08/02/2012 17:42 GMT | Updated 09/04/2012 06:12 BST

In Response to Emma Reynolds and the 'Phantom Veto'

On Monday, Labour's impressive Shadow Europe Minister, Emma Reynolds, used this blog, to accuse the prime minister of exercising a 'phantom veto' over the Fiscal Compact. Yet, the only phantom is the ghostly apparition of a howling opposition bereft of substance.

A shadow Europe minister should know what an EU Treaty is. Maastricht, Amsterdam, Nice and Lisbon were all EU Treaties. The Fiscal Compact is not. It certainly is an international agreement. But the prime minister's veto means that agreement does not have the force of EU law for us, for the EU institutions, or the countries that signed it. If the government had caved in and signed this agreement into EU law without any safeguards, the weight given by it to the interests of the eurozone would have meant that EU law and EU institutions would no longer have put the interests of all EU countries in the Single Market first, but would have instead favoured the eurozone.

Blocking that damaging outcome for Britain was the protection we secured with our veto in December. And that protection remains. Bear in mind that the joint Sarkozy-Merkel letter to Council President Van Rompuy just days before the summit set out their ambition for harmonised corporation tax rates and a financial transaction tax. Those proposals are now off the table - with Sarkozy left trying to cobble together a coalition of the willing daft enough to introduce Tobin taxes at a national level.

Ms Reynolds says David Cameron "flounced out". No, Mr Van Rompuy ended the negotiations because agreement could not be reached that night. The PM stayed until the end. Then there is the claim of a U-turn on use of institutions. In truth, the PM told the Commons straight after the veto: "The UK is very supportive of the role the institutions - and the commission in particular - play in safeguarding the Single Market. So we will look constructively at any proposals with an open mind."

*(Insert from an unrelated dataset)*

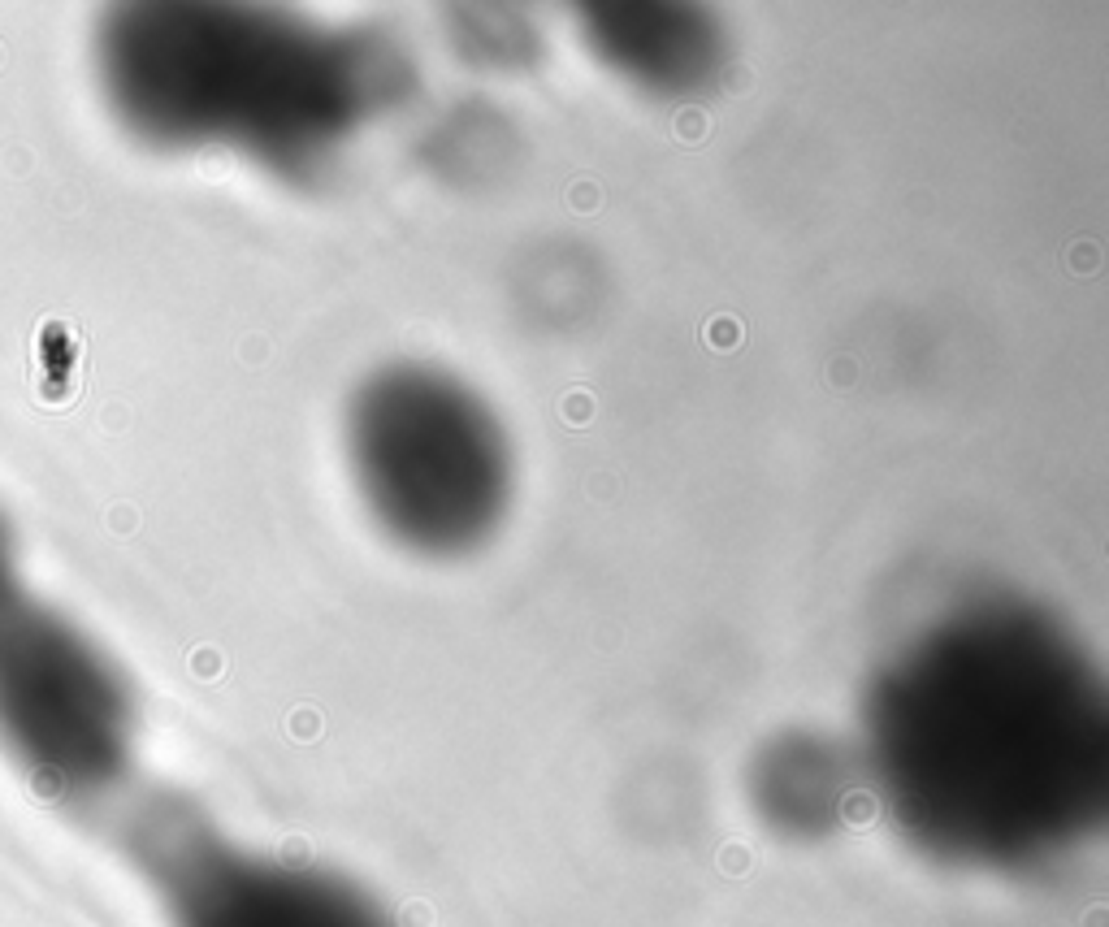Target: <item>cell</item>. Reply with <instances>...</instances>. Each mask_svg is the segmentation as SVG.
<instances>
[{"mask_svg": "<svg viewBox=\"0 0 1109 927\" xmlns=\"http://www.w3.org/2000/svg\"><path fill=\"white\" fill-rule=\"evenodd\" d=\"M9 594V546H5V538H0V598Z\"/></svg>", "mask_w": 1109, "mask_h": 927, "instance_id": "obj_8", "label": "cell"}, {"mask_svg": "<svg viewBox=\"0 0 1109 927\" xmlns=\"http://www.w3.org/2000/svg\"><path fill=\"white\" fill-rule=\"evenodd\" d=\"M100 61L130 130L234 148L273 174H317L408 87L382 35L273 9H126L104 26Z\"/></svg>", "mask_w": 1109, "mask_h": 927, "instance_id": "obj_2", "label": "cell"}, {"mask_svg": "<svg viewBox=\"0 0 1109 927\" xmlns=\"http://www.w3.org/2000/svg\"><path fill=\"white\" fill-rule=\"evenodd\" d=\"M585 39L624 78L655 91H694L724 61V31L685 5H611L581 13Z\"/></svg>", "mask_w": 1109, "mask_h": 927, "instance_id": "obj_6", "label": "cell"}, {"mask_svg": "<svg viewBox=\"0 0 1109 927\" xmlns=\"http://www.w3.org/2000/svg\"><path fill=\"white\" fill-rule=\"evenodd\" d=\"M143 858L174 927H395L338 871L247 850L191 815L156 819Z\"/></svg>", "mask_w": 1109, "mask_h": 927, "instance_id": "obj_4", "label": "cell"}, {"mask_svg": "<svg viewBox=\"0 0 1109 927\" xmlns=\"http://www.w3.org/2000/svg\"><path fill=\"white\" fill-rule=\"evenodd\" d=\"M850 776L837 746H824L815 737H785L767 750L754 776L759 806L772 815V824L789 832H819L837 819Z\"/></svg>", "mask_w": 1109, "mask_h": 927, "instance_id": "obj_7", "label": "cell"}, {"mask_svg": "<svg viewBox=\"0 0 1109 927\" xmlns=\"http://www.w3.org/2000/svg\"><path fill=\"white\" fill-rule=\"evenodd\" d=\"M347 451L377 525L421 555L473 551L512 499V451L494 412L425 364H399L356 390Z\"/></svg>", "mask_w": 1109, "mask_h": 927, "instance_id": "obj_3", "label": "cell"}, {"mask_svg": "<svg viewBox=\"0 0 1109 927\" xmlns=\"http://www.w3.org/2000/svg\"><path fill=\"white\" fill-rule=\"evenodd\" d=\"M1105 685L1075 633L971 603L876 676L863 776L941 863L1019 871L1071 854L1105 811Z\"/></svg>", "mask_w": 1109, "mask_h": 927, "instance_id": "obj_1", "label": "cell"}, {"mask_svg": "<svg viewBox=\"0 0 1109 927\" xmlns=\"http://www.w3.org/2000/svg\"><path fill=\"white\" fill-rule=\"evenodd\" d=\"M0 715L65 776L100 780L126 750L117 676L44 611H0Z\"/></svg>", "mask_w": 1109, "mask_h": 927, "instance_id": "obj_5", "label": "cell"}]
</instances>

Britain's position on the use of EU institutions is a tough call. I think the Financial Compact is pretty hopeless - mainly because it is woefully inadequate to stave off the eurozone's debt crisis. But, if we stand in the way of enforcement of the new fiscal rules, we feed the instinct of eurozone leaders for blaming Britain for their own lack of leadership.

So, the government reserved its position. Not giving the 25 legal permission to use the institutions - but not preventing them unless they abuse them - doesn't weaken Britain's position. As evidence before the House of Commons European Scrutiny Committee this week shows, including from constitutional experts like Professor Paul Craig, the legal flaws in the Fiscal Compact are serious. The PM is right about this. Far from going away, the issue is likely to grow as the practical implications dawn. The looming threat of legal action should strengthen the UK's leverage, without positioning us as the scapegoat for the eurozone's failings. As Open Europe's Mats Persson commented, "Cameron can credibly tell Merkel: we want you to get on with the business of saving the euro... but stick to the rules, or it's game over."

For all the carping - and we're now two months since the veto - Labour still can't answer the basic exam question: would you have exercised the veto? In fact, it's near impossible to get a straight answer from Labour under Ed Miliband. It's bad enough the opposition ducking the moral responsibility of the rioters last August, side-stepping the recklessness of the strikes this autumn and vacillating on the necessity for a credible deficit reduction plan. But, the crisis in the eurozone has brought home to British taxpayers, consumers and businesses the raw relevance of the European question. The PM showed leadership in exercising the veto. Labour dithered. Maybe that's the luxury of opposition. But it comes at the price of credibility. This is no time for a fence-sitting, flip-flopping foreign policy.